Deployment Topology¶

Development Environment¶

flowchart LR
    subgraph Local["Local Machine"]
        DEV["Developer"]
        VENV["Python venv"]
        NODE["Node.js"]
    end

    subgraph Docker["Docker Compose"]
        PG["PostgreSQL"]
        VK["Valkey"]
        CELERY["Celery"]
    end

    DEV --> VENV
    DEV --> NODE
    VENV --> Docker

Production Environment¶

flowchart TB
    subgraph Internet
        USERS["Users"]
    end

    subgraph CloudProvider["Cloud Provider"]
        subgraph Edge
            CDN["CloudFront/CDN"]
            ALB["Application LB"]
        end

        subgraph Compute["ECS/Kubernetes"]
            subgraph APICluster["API Cluster"]
                API1["API Pod 1"]
                API2["API Pod 2"]
                APIN["API Pod N"]
            end

            subgraph WorkerCluster["Worker Cluster"]
                W1["Worker Pod 1"]
                W2["Worker Pod 2"]
            end
        end

        subgraph Database["RDS"]
            PG_PRIMARY["Primary"]
            PG_REPLICA["Read Replica"]
        end

        subgraph Cache["ElastiCache"]
            VALKEY["Valkey Cluster"]
        end

        subgraph Storage["S3"]
            FILES["Excel Files"]
            LOGS["Audit Logs"]
        end
    end

    USERS --> CDN
    USERS --> ALB
    CDN --> ALB
    ALB --> APICluster
    APICluster --> Database
    APICluster --> Cache
    WorkerCluster --> Database
    WorkerCluster --> Cache
    WorkerCluster --> Storage

Scalability Considerations¶

Horizontal Scaling¶

Component	Scaling Strategy
API	Add instances behind load balancer
Workers	Add workers per queue based on depth
Database	Read replicas for read-heavy workloads
Cache	Valkey cluster for sharding

Vertical Scaling¶

Component	Recommended Sizing
API	2 vCPU, 4GB RAM per instance
Workers (calc)	4 vCPU, 8GB RAM
Workers (parse)	2 vCPU, 4GB RAM
Database	4 vCPU, 16GB RAM (primary)

Performance Targets¶

Metric	Target	Monitoring
API P50	<100ms	Prometheus histogram
API P95	<200ms	Prometheus histogram
API P99	<500ms	Prometheus histogram
Error Rate	<0.1%	Prometheus counter
Availability	99.9%	Uptime monitoring

Health Checks¶

Liveness Probe¶

GET /health/live
# Returns 200 if process is running

Readiness Probe¶

GET /health/ready
# Returns 200 if:
# - Database connection OK
# - Valkey connection OK
# - Celery broker connection OK

Startup Probe¶

GET /health
# Returns 200 with system status:
{
  "status": "healthy",
  "version": "1.0.0",
  "components": {
    "database": "ok",
    "cache": "ok",
    "workers": "ok"
  }
}

Resilience Patterns¶

Circuit Breaker¶

Prevents cascade failures when downstream services are unavailable.

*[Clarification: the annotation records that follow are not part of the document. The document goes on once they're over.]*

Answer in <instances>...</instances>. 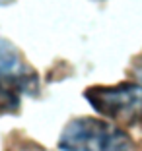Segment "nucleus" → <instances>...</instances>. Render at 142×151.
I'll use <instances>...</instances> for the list:
<instances>
[{"label":"nucleus","mask_w":142,"mask_h":151,"mask_svg":"<svg viewBox=\"0 0 142 151\" xmlns=\"http://www.w3.org/2000/svg\"><path fill=\"white\" fill-rule=\"evenodd\" d=\"M10 2H14V0H0V6H4V4H10Z\"/></svg>","instance_id":"6"},{"label":"nucleus","mask_w":142,"mask_h":151,"mask_svg":"<svg viewBox=\"0 0 142 151\" xmlns=\"http://www.w3.org/2000/svg\"><path fill=\"white\" fill-rule=\"evenodd\" d=\"M18 107H20V99L16 95V89L6 85L4 81H0V114L18 111Z\"/></svg>","instance_id":"4"},{"label":"nucleus","mask_w":142,"mask_h":151,"mask_svg":"<svg viewBox=\"0 0 142 151\" xmlns=\"http://www.w3.org/2000/svg\"><path fill=\"white\" fill-rule=\"evenodd\" d=\"M60 151H133L129 134L105 120L82 116L68 122L58 139Z\"/></svg>","instance_id":"1"},{"label":"nucleus","mask_w":142,"mask_h":151,"mask_svg":"<svg viewBox=\"0 0 142 151\" xmlns=\"http://www.w3.org/2000/svg\"><path fill=\"white\" fill-rule=\"evenodd\" d=\"M0 81L27 95H35L39 91V76L22 58L20 50L2 37H0Z\"/></svg>","instance_id":"3"},{"label":"nucleus","mask_w":142,"mask_h":151,"mask_svg":"<svg viewBox=\"0 0 142 151\" xmlns=\"http://www.w3.org/2000/svg\"><path fill=\"white\" fill-rule=\"evenodd\" d=\"M86 99L98 114L115 122L134 124L142 118V85L140 83H117V85H93L86 89Z\"/></svg>","instance_id":"2"},{"label":"nucleus","mask_w":142,"mask_h":151,"mask_svg":"<svg viewBox=\"0 0 142 151\" xmlns=\"http://www.w3.org/2000/svg\"><path fill=\"white\" fill-rule=\"evenodd\" d=\"M134 74H136V78L142 81V56H140V60H138V64H136V68H134Z\"/></svg>","instance_id":"5"}]
</instances>
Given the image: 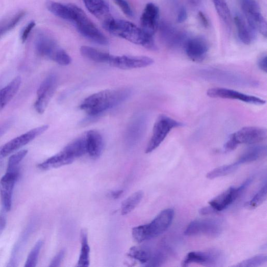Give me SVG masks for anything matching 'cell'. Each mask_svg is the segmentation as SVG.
I'll return each mask as SVG.
<instances>
[{"instance_id": "cell-1", "label": "cell", "mask_w": 267, "mask_h": 267, "mask_svg": "<svg viewBox=\"0 0 267 267\" xmlns=\"http://www.w3.org/2000/svg\"><path fill=\"white\" fill-rule=\"evenodd\" d=\"M131 94L132 90L129 88L105 90L87 97L80 108L92 117L99 116L127 100Z\"/></svg>"}, {"instance_id": "cell-2", "label": "cell", "mask_w": 267, "mask_h": 267, "mask_svg": "<svg viewBox=\"0 0 267 267\" xmlns=\"http://www.w3.org/2000/svg\"><path fill=\"white\" fill-rule=\"evenodd\" d=\"M104 29L110 33L142 46L147 49L156 51L158 48L153 36L146 34L133 23L111 18L103 23Z\"/></svg>"}, {"instance_id": "cell-3", "label": "cell", "mask_w": 267, "mask_h": 267, "mask_svg": "<svg viewBox=\"0 0 267 267\" xmlns=\"http://www.w3.org/2000/svg\"><path fill=\"white\" fill-rule=\"evenodd\" d=\"M86 153V139L85 134L73 140L54 156L39 163L37 167L39 169L43 171L58 168L71 164Z\"/></svg>"}, {"instance_id": "cell-4", "label": "cell", "mask_w": 267, "mask_h": 267, "mask_svg": "<svg viewBox=\"0 0 267 267\" xmlns=\"http://www.w3.org/2000/svg\"><path fill=\"white\" fill-rule=\"evenodd\" d=\"M174 216L173 209L163 210L150 223L134 228L133 238L137 242L142 243L158 237L170 227Z\"/></svg>"}, {"instance_id": "cell-5", "label": "cell", "mask_w": 267, "mask_h": 267, "mask_svg": "<svg viewBox=\"0 0 267 267\" xmlns=\"http://www.w3.org/2000/svg\"><path fill=\"white\" fill-rule=\"evenodd\" d=\"M35 46L40 55L59 65L66 66L71 64L72 62L71 57L59 46L53 37L47 33L41 32L37 34Z\"/></svg>"}, {"instance_id": "cell-6", "label": "cell", "mask_w": 267, "mask_h": 267, "mask_svg": "<svg viewBox=\"0 0 267 267\" xmlns=\"http://www.w3.org/2000/svg\"><path fill=\"white\" fill-rule=\"evenodd\" d=\"M267 136L266 129L255 126L244 127L231 134L223 146L224 152L234 150L241 144H256L262 142Z\"/></svg>"}, {"instance_id": "cell-7", "label": "cell", "mask_w": 267, "mask_h": 267, "mask_svg": "<svg viewBox=\"0 0 267 267\" xmlns=\"http://www.w3.org/2000/svg\"><path fill=\"white\" fill-rule=\"evenodd\" d=\"M75 16L72 23L78 32L83 37L97 44L107 45V38L97 29V27L88 18L86 13L78 7L73 4Z\"/></svg>"}, {"instance_id": "cell-8", "label": "cell", "mask_w": 267, "mask_h": 267, "mask_svg": "<svg viewBox=\"0 0 267 267\" xmlns=\"http://www.w3.org/2000/svg\"><path fill=\"white\" fill-rule=\"evenodd\" d=\"M183 123L166 115H160L154 123L152 134L146 149L149 153L156 150L164 141L171 130L184 126Z\"/></svg>"}, {"instance_id": "cell-9", "label": "cell", "mask_w": 267, "mask_h": 267, "mask_svg": "<svg viewBox=\"0 0 267 267\" xmlns=\"http://www.w3.org/2000/svg\"><path fill=\"white\" fill-rule=\"evenodd\" d=\"M240 5L247 23L251 29L266 37L267 24L256 0H240Z\"/></svg>"}, {"instance_id": "cell-10", "label": "cell", "mask_w": 267, "mask_h": 267, "mask_svg": "<svg viewBox=\"0 0 267 267\" xmlns=\"http://www.w3.org/2000/svg\"><path fill=\"white\" fill-rule=\"evenodd\" d=\"M205 78L217 82L240 86H255L257 82L249 78L217 68H207L200 73Z\"/></svg>"}, {"instance_id": "cell-11", "label": "cell", "mask_w": 267, "mask_h": 267, "mask_svg": "<svg viewBox=\"0 0 267 267\" xmlns=\"http://www.w3.org/2000/svg\"><path fill=\"white\" fill-rule=\"evenodd\" d=\"M223 228L222 222L219 219H198L190 223L185 234L189 236L203 235L217 237L222 233Z\"/></svg>"}, {"instance_id": "cell-12", "label": "cell", "mask_w": 267, "mask_h": 267, "mask_svg": "<svg viewBox=\"0 0 267 267\" xmlns=\"http://www.w3.org/2000/svg\"><path fill=\"white\" fill-rule=\"evenodd\" d=\"M224 261V254L221 250L211 249L189 252L182 262V266H187L195 263L206 266H218L221 265Z\"/></svg>"}, {"instance_id": "cell-13", "label": "cell", "mask_w": 267, "mask_h": 267, "mask_svg": "<svg viewBox=\"0 0 267 267\" xmlns=\"http://www.w3.org/2000/svg\"><path fill=\"white\" fill-rule=\"evenodd\" d=\"M48 128L49 125H43L11 140L10 142L0 147V159L7 157L30 143L36 137L45 133Z\"/></svg>"}, {"instance_id": "cell-14", "label": "cell", "mask_w": 267, "mask_h": 267, "mask_svg": "<svg viewBox=\"0 0 267 267\" xmlns=\"http://www.w3.org/2000/svg\"><path fill=\"white\" fill-rule=\"evenodd\" d=\"M57 87V78L50 75L42 83L37 91V100L34 105L39 114H43L49 105Z\"/></svg>"}, {"instance_id": "cell-15", "label": "cell", "mask_w": 267, "mask_h": 267, "mask_svg": "<svg viewBox=\"0 0 267 267\" xmlns=\"http://www.w3.org/2000/svg\"><path fill=\"white\" fill-rule=\"evenodd\" d=\"M207 95L211 98L240 101L245 103L257 106L264 105L266 103L265 101L259 97L226 88H210L207 91Z\"/></svg>"}, {"instance_id": "cell-16", "label": "cell", "mask_w": 267, "mask_h": 267, "mask_svg": "<svg viewBox=\"0 0 267 267\" xmlns=\"http://www.w3.org/2000/svg\"><path fill=\"white\" fill-rule=\"evenodd\" d=\"M252 179H247L240 187H230L215 199L209 202V204L217 213L221 212L230 206L242 193L249 187Z\"/></svg>"}, {"instance_id": "cell-17", "label": "cell", "mask_w": 267, "mask_h": 267, "mask_svg": "<svg viewBox=\"0 0 267 267\" xmlns=\"http://www.w3.org/2000/svg\"><path fill=\"white\" fill-rule=\"evenodd\" d=\"M19 176V172H7L0 180V199L2 208L7 212L12 208L13 191Z\"/></svg>"}, {"instance_id": "cell-18", "label": "cell", "mask_w": 267, "mask_h": 267, "mask_svg": "<svg viewBox=\"0 0 267 267\" xmlns=\"http://www.w3.org/2000/svg\"><path fill=\"white\" fill-rule=\"evenodd\" d=\"M154 60L145 56L134 57V56L122 55L112 57L109 65L123 69L143 68L151 65Z\"/></svg>"}, {"instance_id": "cell-19", "label": "cell", "mask_w": 267, "mask_h": 267, "mask_svg": "<svg viewBox=\"0 0 267 267\" xmlns=\"http://www.w3.org/2000/svg\"><path fill=\"white\" fill-rule=\"evenodd\" d=\"M159 9L154 4H148L140 18L142 29L147 34L153 36L159 27Z\"/></svg>"}, {"instance_id": "cell-20", "label": "cell", "mask_w": 267, "mask_h": 267, "mask_svg": "<svg viewBox=\"0 0 267 267\" xmlns=\"http://www.w3.org/2000/svg\"><path fill=\"white\" fill-rule=\"evenodd\" d=\"M185 45L186 54L191 60L201 62L205 60L209 46L204 38L197 37L190 39L186 42Z\"/></svg>"}, {"instance_id": "cell-21", "label": "cell", "mask_w": 267, "mask_h": 267, "mask_svg": "<svg viewBox=\"0 0 267 267\" xmlns=\"http://www.w3.org/2000/svg\"><path fill=\"white\" fill-rule=\"evenodd\" d=\"M146 127V118L143 115L132 119L125 133V141L130 146L135 145L144 135Z\"/></svg>"}, {"instance_id": "cell-22", "label": "cell", "mask_w": 267, "mask_h": 267, "mask_svg": "<svg viewBox=\"0 0 267 267\" xmlns=\"http://www.w3.org/2000/svg\"><path fill=\"white\" fill-rule=\"evenodd\" d=\"M159 28L161 38L168 47H178L185 41L186 36L176 31L171 25L162 22Z\"/></svg>"}, {"instance_id": "cell-23", "label": "cell", "mask_w": 267, "mask_h": 267, "mask_svg": "<svg viewBox=\"0 0 267 267\" xmlns=\"http://www.w3.org/2000/svg\"><path fill=\"white\" fill-rule=\"evenodd\" d=\"M85 136L87 153L94 159L99 158L104 146L102 135L96 130H91L85 134Z\"/></svg>"}, {"instance_id": "cell-24", "label": "cell", "mask_w": 267, "mask_h": 267, "mask_svg": "<svg viewBox=\"0 0 267 267\" xmlns=\"http://www.w3.org/2000/svg\"><path fill=\"white\" fill-rule=\"evenodd\" d=\"M47 9L56 17L72 22L75 16L73 4L64 5L58 3L48 1Z\"/></svg>"}, {"instance_id": "cell-25", "label": "cell", "mask_w": 267, "mask_h": 267, "mask_svg": "<svg viewBox=\"0 0 267 267\" xmlns=\"http://www.w3.org/2000/svg\"><path fill=\"white\" fill-rule=\"evenodd\" d=\"M87 10L103 22L111 18L110 9L104 0H83Z\"/></svg>"}, {"instance_id": "cell-26", "label": "cell", "mask_w": 267, "mask_h": 267, "mask_svg": "<svg viewBox=\"0 0 267 267\" xmlns=\"http://www.w3.org/2000/svg\"><path fill=\"white\" fill-rule=\"evenodd\" d=\"M239 39L246 45H249L255 38V32L253 31L244 18L240 15L234 17Z\"/></svg>"}, {"instance_id": "cell-27", "label": "cell", "mask_w": 267, "mask_h": 267, "mask_svg": "<svg viewBox=\"0 0 267 267\" xmlns=\"http://www.w3.org/2000/svg\"><path fill=\"white\" fill-rule=\"evenodd\" d=\"M22 79L17 76L13 79L5 87L0 90V111L3 110L18 92Z\"/></svg>"}, {"instance_id": "cell-28", "label": "cell", "mask_w": 267, "mask_h": 267, "mask_svg": "<svg viewBox=\"0 0 267 267\" xmlns=\"http://www.w3.org/2000/svg\"><path fill=\"white\" fill-rule=\"evenodd\" d=\"M266 152V146H252L246 150L236 162L241 165L243 164L255 161L265 156Z\"/></svg>"}, {"instance_id": "cell-29", "label": "cell", "mask_w": 267, "mask_h": 267, "mask_svg": "<svg viewBox=\"0 0 267 267\" xmlns=\"http://www.w3.org/2000/svg\"><path fill=\"white\" fill-rule=\"evenodd\" d=\"M80 52L83 57L97 63L109 64L113 57L109 53L88 46L81 47Z\"/></svg>"}, {"instance_id": "cell-30", "label": "cell", "mask_w": 267, "mask_h": 267, "mask_svg": "<svg viewBox=\"0 0 267 267\" xmlns=\"http://www.w3.org/2000/svg\"><path fill=\"white\" fill-rule=\"evenodd\" d=\"M81 249L78 266H88L90 264V247L88 244V235L86 230L82 229L80 232Z\"/></svg>"}, {"instance_id": "cell-31", "label": "cell", "mask_w": 267, "mask_h": 267, "mask_svg": "<svg viewBox=\"0 0 267 267\" xmlns=\"http://www.w3.org/2000/svg\"><path fill=\"white\" fill-rule=\"evenodd\" d=\"M143 196V192L139 191L134 193L125 200L121 205V214L125 216L131 213L141 202Z\"/></svg>"}, {"instance_id": "cell-32", "label": "cell", "mask_w": 267, "mask_h": 267, "mask_svg": "<svg viewBox=\"0 0 267 267\" xmlns=\"http://www.w3.org/2000/svg\"><path fill=\"white\" fill-rule=\"evenodd\" d=\"M212 1L220 19L230 29L232 18L230 11L226 0H212Z\"/></svg>"}, {"instance_id": "cell-33", "label": "cell", "mask_w": 267, "mask_h": 267, "mask_svg": "<svg viewBox=\"0 0 267 267\" xmlns=\"http://www.w3.org/2000/svg\"><path fill=\"white\" fill-rule=\"evenodd\" d=\"M152 252L148 248L134 246L130 249L128 255L145 265L151 258Z\"/></svg>"}, {"instance_id": "cell-34", "label": "cell", "mask_w": 267, "mask_h": 267, "mask_svg": "<svg viewBox=\"0 0 267 267\" xmlns=\"http://www.w3.org/2000/svg\"><path fill=\"white\" fill-rule=\"evenodd\" d=\"M240 165L236 161L234 163L224 165L215 168L207 174V178L213 180L220 177L228 175L236 171Z\"/></svg>"}, {"instance_id": "cell-35", "label": "cell", "mask_w": 267, "mask_h": 267, "mask_svg": "<svg viewBox=\"0 0 267 267\" xmlns=\"http://www.w3.org/2000/svg\"><path fill=\"white\" fill-rule=\"evenodd\" d=\"M168 252V249L165 247L160 248L159 249L152 252L151 258L145 266H161L167 259Z\"/></svg>"}, {"instance_id": "cell-36", "label": "cell", "mask_w": 267, "mask_h": 267, "mask_svg": "<svg viewBox=\"0 0 267 267\" xmlns=\"http://www.w3.org/2000/svg\"><path fill=\"white\" fill-rule=\"evenodd\" d=\"M27 150H21L9 158L7 166V172H19V164L27 155Z\"/></svg>"}, {"instance_id": "cell-37", "label": "cell", "mask_w": 267, "mask_h": 267, "mask_svg": "<svg viewBox=\"0 0 267 267\" xmlns=\"http://www.w3.org/2000/svg\"><path fill=\"white\" fill-rule=\"evenodd\" d=\"M43 245L44 241L42 240H39L36 243L31 251L29 256L27 257V260L25 262V267L36 266L38 263L40 252Z\"/></svg>"}, {"instance_id": "cell-38", "label": "cell", "mask_w": 267, "mask_h": 267, "mask_svg": "<svg viewBox=\"0 0 267 267\" xmlns=\"http://www.w3.org/2000/svg\"><path fill=\"white\" fill-rule=\"evenodd\" d=\"M267 186L265 183L264 185L256 194V195L246 205L249 209H255L261 205L266 199Z\"/></svg>"}, {"instance_id": "cell-39", "label": "cell", "mask_w": 267, "mask_h": 267, "mask_svg": "<svg viewBox=\"0 0 267 267\" xmlns=\"http://www.w3.org/2000/svg\"><path fill=\"white\" fill-rule=\"evenodd\" d=\"M24 12H20L8 22L0 25V37L14 29L23 18Z\"/></svg>"}, {"instance_id": "cell-40", "label": "cell", "mask_w": 267, "mask_h": 267, "mask_svg": "<svg viewBox=\"0 0 267 267\" xmlns=\"http://www.w3.org/2000/svg\"><path fill=\"white\" fill-rule=\"evenodd\" d=\"M266 255H257L246 259L235 265L236 267H257L266 262Z\"/></svg>"}, {"instance_id": "cell-41", "label": "cell", "mask_w": 267, "mask_h": 267, "mask_svg": "<svg viewBox=\"0 0 267 267\" xmlns=\"http://www.w3.org/2000/svg\"><path fill=\"white\" fill-rule=\"evenodd\" d=\"M113 1L120 8L126 16L130 18L133 17V11L129 3L126 0H113Z\"/></svg>"}, {"instance_id": "cell-42", "label": "cell", "mask_w": 267, "mask_h": 267, "mask_svg": "<svg viewBox=\"0 0 267 267\" xmlns=\"http://www.w3.org/2000/svg\"><path fill=\"white\" fill-rule=\"evenodd\" d=\"M65 251L64 249L60 250L57 255L52 259L50 262V266H59L64 257Z\"/></svg>"}, {"instance_id": "cell-43", "label": "cell", "mask_w": 267, "mask_h": 267, "mask_svg": "<svg viewBox=\"0 0 267 267\" xmlns=\"http://www.w3.org/2000/svg\"><path fill=\"white\" fill-rule=\"evenodd\" d=\"M6 211L3 208L0 211V237L4 232L7 222V215Z\"/></svg>"}, {"instance_id": "cell-44", "label": "cell", "mask_w": 267, "mask_h": 267, "mask_svg": "<svg viewBox=\"0 0 267 267\" xmlns=\"http://www.w3.org/2000/svg\"><path fill=\"white\" fill-rule=\"evenodd\" d=\"M35 25V23L33 21L28 24L25 28L21 36V39L23 43H24V42L26 41Z\"/></svg>"}, {"instance_id": "cell-45", "label": "cell", "mask_w": 267, "mask_h": 267, "mask_svg": "<svg viewBox=\"0 0 267 267\" xmlns=\"http://www.w3.org/2000/svg\"><path fill=\"white\" fill-rule=\"evenodd\" d=\"M257 65L263 72L266 73L267 70V55L263 53L259 56L257 60Z\"/></svg>"}, {"instance_id": "cell-46", "label": "cell", "mask_w": 267, "mask_h": 267, "mask_svg": "<svg viewBox=\"0 0 267 267\" xmlns=\"http://www.w3.org/2000/svg\"><path fill=\"white\" fill-rule=\"evenodd\" d=\"M188 19V12L186 8L182 7L180 8L177 18V21L179 23H184Z\"/></svg>"}, {"instance_id": "cell-47", "label": "cell", "mask_w": 267, "mask_h": 267, "mask_svg": "<svg viewBox=\"0 0 267 267\" xmlns=\"http://www.w3.org/2000/svg\"><path fill=\"white\" fill-rule=\"evenodd\" d=\"M199 213L203 216L209 215L217 213L216 211L210 206L203 207L200 209Z\"/></svg>"}, {"instance_id": "cell-48", "label": "cell", "mask_w": 267, "mask_h": 267, "mask_svg": "<svg viewBox=\"0 0 267 267\" xmlns=\"http://www.w3.org/2000/svg\"><path fill=\"white\" fill-rule=\"evenodd\" d=\"M123 193V191L122 190L114 191L110 192L109 193L108 196L110 197L111 198L116 200L120 198Z\"/></svg>"}, {"instance_id": "cell-49", "label": "cell", "mask_w": 267, "mask_h": 267, "mask_svg": "<svg viewBox=\"0 0 267 267\" xmlns=\"http://www.w3.org/2000/svg\"><path fill=\"white\" fill-rule=\"evenodd\" d=\"M199 17L203 26L206 28L208 27L209 26L208 20L202 12L199 13Z\"/></svg>"}, {"instance_id": "cell-50", "label": "cell", "mask_w": 267, "mask_h": 267, "mask_svg": "<svg viewBox=\"0 0 267 267\" xmlns=\"http://www.w3.org/2000/svg\"><path fill=\"white\" fill-rule=\"evenodd\" d=\"M189 2L193 5H196L200 3L201 0H189Z\"/></svg>"}]
</instances>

from src.core.resilience import circuit_breaker

@circuit_breaker(
    failure_threshold=5,
    recovery_timeout=30,
    expected_exceptions=(ConnectionError, TimeoutError)
)
async def call_external_service():
    # External service call
    pass

Retry with Backoff¶

Handles transient failures gracefully.

from celery import shared_task

@shared_task(
    bind=True,
    max_retries=3,
    autoretry_for=(ConnectionError,),
    retry_backoff=True,  # Exponential backoff
    retry_backoff_max=300,
)
def process_workbook(self, workbook_id: str):
    pass

Graceful Degradation¶

Fallback behavior when services are unavailable.

async def get_cached_result(key: str) -> Optional[dict]:
    try:
        return await valkey.get(key)
    except ConnectionError:
        # Fallback to database
        return await db.get_cached_result(key)